It is becoming more and more clear to me that my initial intuitions were right about Miles Mathis's work. There's actually been an organization for the last 20 years that has been saying many of the same points. I still highly recommend Mathis’s work for historical and social perspectives and intuitive insight. Here I will present some other writings I have found, which I believe provide enough evidence for anyone to begin to question the mainstream acceptance of Einstein’s Special Relativity, which postulates that space itself is curved.
I do not claim that anyone has disproved the idea of curved space. I just claim that the idea of curved space is but one possibility among several. Other theories agree with the same degree of accuracy to the experimental evidence. Light moves too fast for any of the experiments performed to date to determine which theory is best.
Special Relativity grew directly out of the assumption that observers in separate frames of reference will interact with the same rays of light. Another possibility is Curt Renshaw's Radiation Continuum Model, which theorizes that light is emitted in a continuum of velocities. In this theory, observers in separate reference frames interact with separate rays of light, so that the only light they see would be light that is travelling at speed "c" of 186,000 miles/sec as James Clerk Maxwell's set of equations predicts.
The best evidence that theories like Renshaw's, which are currently shut out almost completely from American universities, deserve more attention, is probably the words of Nikola Tesla written in 1932, 27 years after Einstein first published the theory:
I hold that space cannot be curved, for the simple reason that it can have no properties. . . Of properties we can only speak when dealing with matter filling the space. To say that in the presence of large bodies space becomes curved is equivalent to stating that something can act upon nothing. I, for one, refuse to subscribe to such a view. - http://www.tfcbooks.com/tesla/1932-09-11.htmTesla and Einstein had no grudges. Einstein actually sent Tesla a birthday card in 1931. Tesla simply felt that Special Relativity was wrong, and held this view until his death in 1943. Granted Tesla was somewhat of a showman who enjoyed giving entertaining quotes to newspaper journalists, but he would have personally gained much more media attention by connecting himself to the media storm generated by Arthur Eddington’s alleged 1919 confirmation of Einstein’s theory. Unlike other claims Tesla made to the media of his outlandish experimental achievements, his theoretical disagreement with Special Relativity is unquestionably genuine.
Tesla almost unquestionably understands electromagnetism as well as anyone in history. Does anyone else find it odd that the man who understood electricity better than Edison and was the first to invent the radio, rejects the mainstream theory of how electromagnetic waves travel through space? There seem to be two possibilities. 1. Tesla is wrong, and just got lucky with his (multiple, groundbreaking) inventions. 2. Tesla is right, and the mainstream theory is wrong.
What about all the experimental verifications of Einstein's theory though?
Experimentally "proving" the accepted theories of mainstream academia is the name of the game in theoretical scientific research, today, so many alleged experimental verifications of special and general relativity have been written. In researching this topic, I was surprised to learn that the speed of light was actually first discovered and measured in the 1600's, by observations of the delayed intervals in the eclipses of Jupiter's moon, Io. We have known about the problem of light's finite speed for nearly 350 years, but it is only in the last 150 that anyone has paid it any attention! It turns out the speed of light is so fast, that we can ignore it and pretend it is instantaneous when predicting things here on earth. Some engineers have claimed that relativity is used in GPS satellites. But in practice, as is admitted by the GPS.gov website, they do not.

^^^^

BRIEF A
Reproduce the part of the relativity essay from "It is becoming" to "itself is curved.".
BRIEF B
Extend the relativity essay beyond its final sentence.

Items excerpted from a collection
^^^^

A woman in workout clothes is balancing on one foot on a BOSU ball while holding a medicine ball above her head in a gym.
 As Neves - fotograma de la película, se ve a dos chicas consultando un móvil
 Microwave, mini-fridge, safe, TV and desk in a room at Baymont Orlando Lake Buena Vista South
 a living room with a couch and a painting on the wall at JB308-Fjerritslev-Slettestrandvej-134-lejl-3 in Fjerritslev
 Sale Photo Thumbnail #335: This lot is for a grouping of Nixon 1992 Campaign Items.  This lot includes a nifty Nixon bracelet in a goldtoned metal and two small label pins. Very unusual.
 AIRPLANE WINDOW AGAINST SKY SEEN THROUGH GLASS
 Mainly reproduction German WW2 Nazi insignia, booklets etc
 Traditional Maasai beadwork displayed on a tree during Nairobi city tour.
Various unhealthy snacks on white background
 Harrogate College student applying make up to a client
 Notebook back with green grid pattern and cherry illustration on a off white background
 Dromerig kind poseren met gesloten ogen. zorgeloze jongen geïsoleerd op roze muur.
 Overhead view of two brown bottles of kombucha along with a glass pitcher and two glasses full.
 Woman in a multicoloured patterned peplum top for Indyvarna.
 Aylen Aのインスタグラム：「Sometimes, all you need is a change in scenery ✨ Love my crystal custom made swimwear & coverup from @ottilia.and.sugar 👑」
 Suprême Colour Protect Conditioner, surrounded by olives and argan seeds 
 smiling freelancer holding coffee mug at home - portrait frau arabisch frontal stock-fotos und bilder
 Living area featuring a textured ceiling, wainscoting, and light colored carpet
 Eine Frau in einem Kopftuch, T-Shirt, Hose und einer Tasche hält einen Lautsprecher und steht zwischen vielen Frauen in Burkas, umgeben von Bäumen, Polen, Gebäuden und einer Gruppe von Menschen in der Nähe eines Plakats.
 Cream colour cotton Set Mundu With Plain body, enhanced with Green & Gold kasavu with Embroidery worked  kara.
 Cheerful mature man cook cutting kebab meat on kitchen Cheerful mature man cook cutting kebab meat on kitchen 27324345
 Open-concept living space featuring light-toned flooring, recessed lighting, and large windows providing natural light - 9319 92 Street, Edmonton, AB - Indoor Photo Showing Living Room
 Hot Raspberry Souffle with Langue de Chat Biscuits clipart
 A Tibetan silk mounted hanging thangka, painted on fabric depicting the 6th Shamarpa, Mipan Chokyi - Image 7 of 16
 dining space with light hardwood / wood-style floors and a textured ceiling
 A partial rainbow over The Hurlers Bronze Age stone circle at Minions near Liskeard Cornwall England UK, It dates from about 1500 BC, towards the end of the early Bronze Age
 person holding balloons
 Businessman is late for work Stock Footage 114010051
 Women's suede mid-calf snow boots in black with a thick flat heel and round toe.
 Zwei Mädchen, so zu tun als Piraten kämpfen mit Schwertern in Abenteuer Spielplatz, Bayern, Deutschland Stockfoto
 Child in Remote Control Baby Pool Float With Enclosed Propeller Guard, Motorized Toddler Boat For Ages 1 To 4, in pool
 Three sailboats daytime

^^^^

ANSWER AREA A
It is becoming more and more clear to me that my initial intuitions were right about Miles Mathis's work. There's actually been an organization for the last 20 years that has been saying many of the same points. I still highly recommend Mathis’s work for historical and social perspectives and intuitive insight. Here I will present some other writings I have found, which I believe provide enough evidence for anyone to begin to question the mainstream acceptance of Einstein’s Special Relativity, which postulates that space itself is curved.

ANSWER AREA B
As crazy as it seems to think that mainstream science could get something like this wrong for coming up on 100 years, all the alternatives I have explored seem crazier.
Mathematically the problem is simple to describe. The point of contention is the definition of "motion" in the fundamental equations of electro-dynamics (velocity in the Lorentz Force equation, F = qv x B; current in Faraday’s law of induction and the Biot-Savart law.) The question is "velocity relative to what?” or, equivalently, “from whose perspective is the flow of the current to be measured?” (For more, see this page.) Equivalently, in regards to Maxwell’s equations, we could ask “should the derivatives in Maxwell’s Equations be partial derivatives with respect to time, or total derivatives with respect to time and motion?"
Explaining the history of why this question was never resolved is much more complex. First we must discuss the historical context out of which Einstein’s Special Relativity arose.
The story starts with James Clerk Maxwell, who formulated the first system of equations to accurately describe the interaction between electricity and magnetism.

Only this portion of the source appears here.